_Excerpt to read_:

════════════════

Diabetics, and people suffering from pre-diabetes, traditionally have to be extremely careful with chocolate. High in sugar, fattening and unhealthy, it has never previously been perceived as being a useful agent in the fight against diabetes. However, a recent study has surprisingly linked chocolate with reducing the risk of diabetes.
Unfortunately, the benefits do not occur from all chocolate, milk chocolate and white chocolate may be ruled out. But plai, dark chocolate contains a high density of chemicals called flavanols. Flavanols are useful in fighting the early stages of diabetes development, according to the Italian team who carried out the research.
Flavanols have also been praised in previous studies of this nature for carrying many potential health benefits. They are also found in some tea, wines and fruits. Although the exact process has not been uncovered, flavanols may possibly protect cells against damage. Type 1 diabetes, that occurs when the immune system attacks insulin-producing islet cells in the pancreas, could therefore be slowed by the presence of stronger cells.

════════════════

_Data to examine_:
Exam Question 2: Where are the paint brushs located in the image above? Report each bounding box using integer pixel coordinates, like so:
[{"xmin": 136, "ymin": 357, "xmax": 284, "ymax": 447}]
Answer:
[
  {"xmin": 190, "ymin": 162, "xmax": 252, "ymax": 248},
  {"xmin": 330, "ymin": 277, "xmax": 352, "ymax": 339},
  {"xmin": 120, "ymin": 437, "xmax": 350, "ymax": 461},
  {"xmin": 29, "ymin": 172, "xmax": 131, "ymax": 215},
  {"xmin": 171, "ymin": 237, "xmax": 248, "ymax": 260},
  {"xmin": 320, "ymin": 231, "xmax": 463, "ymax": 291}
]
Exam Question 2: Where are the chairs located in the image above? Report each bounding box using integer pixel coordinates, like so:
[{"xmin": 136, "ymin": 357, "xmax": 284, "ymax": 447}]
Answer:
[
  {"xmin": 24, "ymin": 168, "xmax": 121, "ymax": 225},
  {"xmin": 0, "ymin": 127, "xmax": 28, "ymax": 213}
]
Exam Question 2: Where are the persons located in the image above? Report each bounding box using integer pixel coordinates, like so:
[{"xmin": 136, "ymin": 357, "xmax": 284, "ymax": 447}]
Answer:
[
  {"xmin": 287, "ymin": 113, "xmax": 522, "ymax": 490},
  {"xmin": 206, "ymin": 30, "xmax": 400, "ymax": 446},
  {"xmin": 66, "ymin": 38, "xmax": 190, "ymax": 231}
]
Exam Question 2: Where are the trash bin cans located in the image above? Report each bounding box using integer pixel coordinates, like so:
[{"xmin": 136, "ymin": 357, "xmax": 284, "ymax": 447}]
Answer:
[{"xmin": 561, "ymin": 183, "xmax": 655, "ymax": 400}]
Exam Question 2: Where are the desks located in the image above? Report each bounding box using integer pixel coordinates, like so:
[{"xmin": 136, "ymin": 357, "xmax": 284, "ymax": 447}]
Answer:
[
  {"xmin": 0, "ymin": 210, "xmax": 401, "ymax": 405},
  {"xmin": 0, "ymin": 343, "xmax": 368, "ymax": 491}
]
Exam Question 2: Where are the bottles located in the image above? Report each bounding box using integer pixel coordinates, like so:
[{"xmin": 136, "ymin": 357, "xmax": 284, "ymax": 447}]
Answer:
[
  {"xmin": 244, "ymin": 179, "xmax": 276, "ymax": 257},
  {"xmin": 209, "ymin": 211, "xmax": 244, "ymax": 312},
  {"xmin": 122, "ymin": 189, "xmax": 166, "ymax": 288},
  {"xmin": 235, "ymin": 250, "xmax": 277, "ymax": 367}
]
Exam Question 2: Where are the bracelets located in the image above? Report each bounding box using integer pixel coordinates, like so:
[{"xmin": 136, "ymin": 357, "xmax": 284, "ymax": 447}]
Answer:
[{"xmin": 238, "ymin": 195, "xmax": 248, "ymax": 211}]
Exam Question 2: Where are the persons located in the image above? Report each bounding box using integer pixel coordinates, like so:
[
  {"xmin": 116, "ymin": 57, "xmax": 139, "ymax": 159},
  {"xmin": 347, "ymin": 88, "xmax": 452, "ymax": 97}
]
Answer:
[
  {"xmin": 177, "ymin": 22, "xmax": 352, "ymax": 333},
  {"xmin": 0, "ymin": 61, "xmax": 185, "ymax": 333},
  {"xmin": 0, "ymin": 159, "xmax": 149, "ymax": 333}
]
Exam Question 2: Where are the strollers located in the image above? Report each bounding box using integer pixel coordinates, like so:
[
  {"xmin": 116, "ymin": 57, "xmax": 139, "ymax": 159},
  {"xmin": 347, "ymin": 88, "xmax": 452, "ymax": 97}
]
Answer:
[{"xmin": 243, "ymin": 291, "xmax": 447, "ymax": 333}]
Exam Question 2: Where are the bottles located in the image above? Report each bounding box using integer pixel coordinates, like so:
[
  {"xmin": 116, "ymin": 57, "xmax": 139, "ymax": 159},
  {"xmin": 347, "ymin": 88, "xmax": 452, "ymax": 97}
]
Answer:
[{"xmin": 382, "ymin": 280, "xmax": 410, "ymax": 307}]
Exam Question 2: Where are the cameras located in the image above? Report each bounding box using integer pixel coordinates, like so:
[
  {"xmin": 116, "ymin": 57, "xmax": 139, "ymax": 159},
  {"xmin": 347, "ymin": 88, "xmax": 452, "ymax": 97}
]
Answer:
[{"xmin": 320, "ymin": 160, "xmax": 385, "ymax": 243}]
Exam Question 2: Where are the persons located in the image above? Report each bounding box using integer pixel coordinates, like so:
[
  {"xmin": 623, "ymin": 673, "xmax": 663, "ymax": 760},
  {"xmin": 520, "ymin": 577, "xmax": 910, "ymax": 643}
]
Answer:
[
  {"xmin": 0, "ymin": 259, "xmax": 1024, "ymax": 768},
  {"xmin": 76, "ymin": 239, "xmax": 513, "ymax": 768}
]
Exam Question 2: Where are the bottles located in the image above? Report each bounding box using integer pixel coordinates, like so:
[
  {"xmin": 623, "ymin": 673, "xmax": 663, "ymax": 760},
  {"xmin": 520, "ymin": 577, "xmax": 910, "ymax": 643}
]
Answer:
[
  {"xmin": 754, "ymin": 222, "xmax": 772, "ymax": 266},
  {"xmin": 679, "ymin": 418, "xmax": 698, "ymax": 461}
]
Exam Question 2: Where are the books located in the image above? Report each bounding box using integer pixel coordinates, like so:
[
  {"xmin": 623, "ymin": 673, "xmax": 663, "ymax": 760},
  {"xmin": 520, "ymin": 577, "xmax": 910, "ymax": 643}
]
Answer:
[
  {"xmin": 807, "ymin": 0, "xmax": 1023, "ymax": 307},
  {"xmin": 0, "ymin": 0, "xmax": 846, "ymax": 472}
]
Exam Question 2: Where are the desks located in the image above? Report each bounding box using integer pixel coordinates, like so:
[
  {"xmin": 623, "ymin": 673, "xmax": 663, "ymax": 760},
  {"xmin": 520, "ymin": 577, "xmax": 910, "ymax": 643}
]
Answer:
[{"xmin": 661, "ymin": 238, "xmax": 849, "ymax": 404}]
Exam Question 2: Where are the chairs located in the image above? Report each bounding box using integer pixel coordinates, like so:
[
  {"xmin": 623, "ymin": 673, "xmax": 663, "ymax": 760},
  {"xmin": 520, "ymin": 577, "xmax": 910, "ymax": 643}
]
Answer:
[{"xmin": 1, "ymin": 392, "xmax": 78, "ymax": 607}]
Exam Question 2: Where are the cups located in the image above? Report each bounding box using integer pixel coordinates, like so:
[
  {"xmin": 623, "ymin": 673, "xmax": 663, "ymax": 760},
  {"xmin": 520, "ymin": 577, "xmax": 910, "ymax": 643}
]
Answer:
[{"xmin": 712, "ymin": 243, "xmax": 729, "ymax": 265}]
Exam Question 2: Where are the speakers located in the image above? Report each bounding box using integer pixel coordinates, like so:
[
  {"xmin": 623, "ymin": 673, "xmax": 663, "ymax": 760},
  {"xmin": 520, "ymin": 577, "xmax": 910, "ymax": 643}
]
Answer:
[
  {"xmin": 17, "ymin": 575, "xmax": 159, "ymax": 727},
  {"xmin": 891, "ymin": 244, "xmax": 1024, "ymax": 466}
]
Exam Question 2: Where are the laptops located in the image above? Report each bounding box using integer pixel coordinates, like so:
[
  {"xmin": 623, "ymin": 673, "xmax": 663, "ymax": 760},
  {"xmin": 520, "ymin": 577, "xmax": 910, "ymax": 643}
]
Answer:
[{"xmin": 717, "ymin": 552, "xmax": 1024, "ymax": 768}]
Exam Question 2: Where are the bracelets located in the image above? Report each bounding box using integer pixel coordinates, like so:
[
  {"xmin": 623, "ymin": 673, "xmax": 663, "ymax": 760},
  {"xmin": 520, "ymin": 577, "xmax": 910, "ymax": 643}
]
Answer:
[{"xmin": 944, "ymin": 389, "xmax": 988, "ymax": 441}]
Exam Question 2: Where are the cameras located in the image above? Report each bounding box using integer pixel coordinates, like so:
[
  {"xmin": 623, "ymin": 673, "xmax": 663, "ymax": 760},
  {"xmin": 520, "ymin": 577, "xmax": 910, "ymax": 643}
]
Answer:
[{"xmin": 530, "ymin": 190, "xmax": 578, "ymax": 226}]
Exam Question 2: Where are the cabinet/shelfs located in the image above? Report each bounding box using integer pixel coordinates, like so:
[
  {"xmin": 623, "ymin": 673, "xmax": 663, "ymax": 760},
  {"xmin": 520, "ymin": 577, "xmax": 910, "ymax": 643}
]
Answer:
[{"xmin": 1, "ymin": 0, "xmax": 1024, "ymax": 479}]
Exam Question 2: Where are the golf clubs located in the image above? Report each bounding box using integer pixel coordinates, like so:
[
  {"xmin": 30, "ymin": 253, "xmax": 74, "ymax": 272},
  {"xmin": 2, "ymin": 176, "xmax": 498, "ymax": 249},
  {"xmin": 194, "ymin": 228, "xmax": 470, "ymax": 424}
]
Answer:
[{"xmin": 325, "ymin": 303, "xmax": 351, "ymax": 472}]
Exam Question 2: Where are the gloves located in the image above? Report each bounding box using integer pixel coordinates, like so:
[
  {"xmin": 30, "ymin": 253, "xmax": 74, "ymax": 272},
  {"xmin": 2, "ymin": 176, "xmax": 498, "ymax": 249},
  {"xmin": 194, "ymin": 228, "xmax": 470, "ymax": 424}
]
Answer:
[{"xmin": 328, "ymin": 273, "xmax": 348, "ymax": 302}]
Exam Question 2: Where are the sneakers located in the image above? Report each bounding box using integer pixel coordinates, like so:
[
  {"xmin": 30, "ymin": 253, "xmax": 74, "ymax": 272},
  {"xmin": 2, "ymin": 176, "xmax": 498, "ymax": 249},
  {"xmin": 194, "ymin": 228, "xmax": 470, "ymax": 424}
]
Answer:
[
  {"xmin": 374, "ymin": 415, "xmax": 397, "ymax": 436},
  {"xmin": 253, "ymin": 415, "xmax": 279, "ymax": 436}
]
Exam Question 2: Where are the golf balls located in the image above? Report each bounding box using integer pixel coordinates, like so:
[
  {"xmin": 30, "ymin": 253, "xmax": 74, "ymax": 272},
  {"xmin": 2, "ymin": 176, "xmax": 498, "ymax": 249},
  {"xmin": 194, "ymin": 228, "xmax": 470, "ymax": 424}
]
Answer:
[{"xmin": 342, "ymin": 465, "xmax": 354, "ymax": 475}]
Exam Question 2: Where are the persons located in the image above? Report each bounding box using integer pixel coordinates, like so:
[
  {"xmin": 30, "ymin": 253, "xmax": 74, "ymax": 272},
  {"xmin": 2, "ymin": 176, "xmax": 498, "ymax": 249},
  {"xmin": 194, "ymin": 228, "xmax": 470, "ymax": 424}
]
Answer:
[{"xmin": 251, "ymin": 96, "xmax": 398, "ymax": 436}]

════════════════

_Task requirements_: Copy out the text on chocolate and diabetes above, word for word from start to finish.

_Response_:
Diabetics, and people suffering from pre-diabetes, traditionally have to be extremely careful with chocolate. High in sugar, fattening and unhealthy, it has never previously been perceived as being a useful agent in the fight against diabetes. However, a recent study has surprisingly linked chocolate with reducing the risk of diabetes.
Unfortunately, the benefits do not occur from all chocolate, milk chocolate and white chocolate may be ruled out. But plai, dark chocolate contains a high density of chemicals called flavanols. Flavanols are useful in fighting the early stages of diabetes development, according to the Italian team who carried out the research.
Flavanols have also been praised in previous studies of this nature for carrying many potential health benefits. They are also found in some tea, wines and fruits. Although the exact process has not been uncovered, flavanols may possibly protect cells against damage. Type 1 diabetes, that occurs when the immune system attacks insulin-producing islet cells in the pancreas, could therefore be slowed by the presence of stronger cells.